For the big finance job ahead for Fannie Mae, the company detailed the pay plan for new CFO David M. Johnson. At the center of the incentives-laced package is a $625,000 annual salary that is slightly lower than what his predecessor received.
The compensation plan for the veteran finance chief, who formerly was at the Harford Financial Services Group and Cendant Corp., also includes a cash bonus provision focusing on both corporate and individual performance goals for 2009, and a long-term deferred-cash incentive that individual performance and market-compensation levels will determine. That will vest over two years, with 50 percent payable in early 2010 and the rest in 2011.

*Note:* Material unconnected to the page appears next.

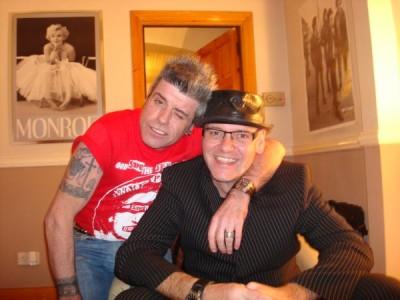 Roland Link & Jim Reilly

Target amounts for Johnson’s cash bonus and long-term incentives are 185 percent and 275 percent, respectively, of annual salary. Performance goals and possible minimum or maximum bonus and long-term incentive amounts have not been established, according to the mortgage insurer’s Securities and Exchange Commission filing.

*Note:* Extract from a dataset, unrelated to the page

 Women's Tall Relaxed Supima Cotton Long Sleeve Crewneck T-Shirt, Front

Vesting of the long-term incentive will be based on corporate criteria for 2009, “and possibly on additional corporate performance criteria for 2010,” the filing said.

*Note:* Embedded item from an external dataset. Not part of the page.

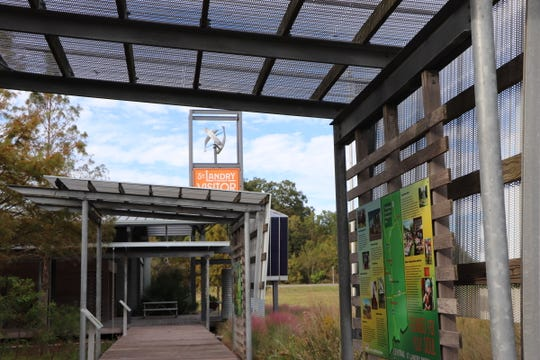 The St. Landry Parish Visitor Center was built with reclaimed materials and showcases local plants and art.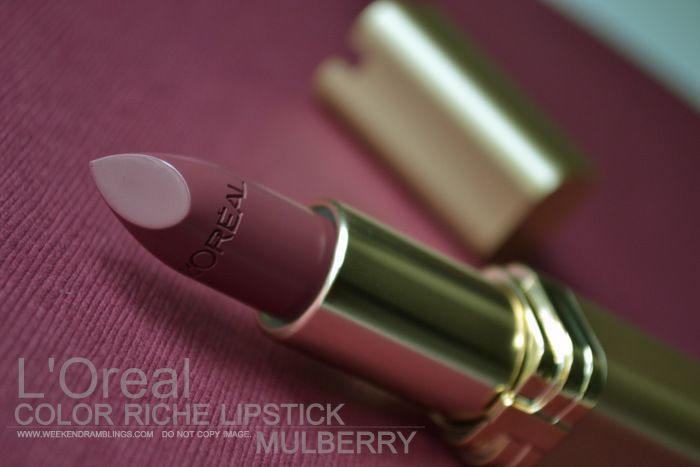 LOreal Color Riche Lipstick - Mulberry 710 - Review | I N ...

The 48-year-old Johnson was appointed on Nov. 24 to succeed David C. Hisey, who took the newly created position of executive vice president and deputy chief financial officer. Most recently, Johnson had resigned from the Hartford in April, after seven years at the big insurer. He is also a former Merrill Lynch associate of newly named Fannie Mae president and CEO Herbert M. Allison Jr.
Before Hisey took the CFO job at Fannie Mae in August, the finance chief was Stephen Swad. Hisey, who joined Fannie Mae in 2005, played a key leadership role in the embattled company’s lengthy and complex restatement under former CFO Robert Blakely.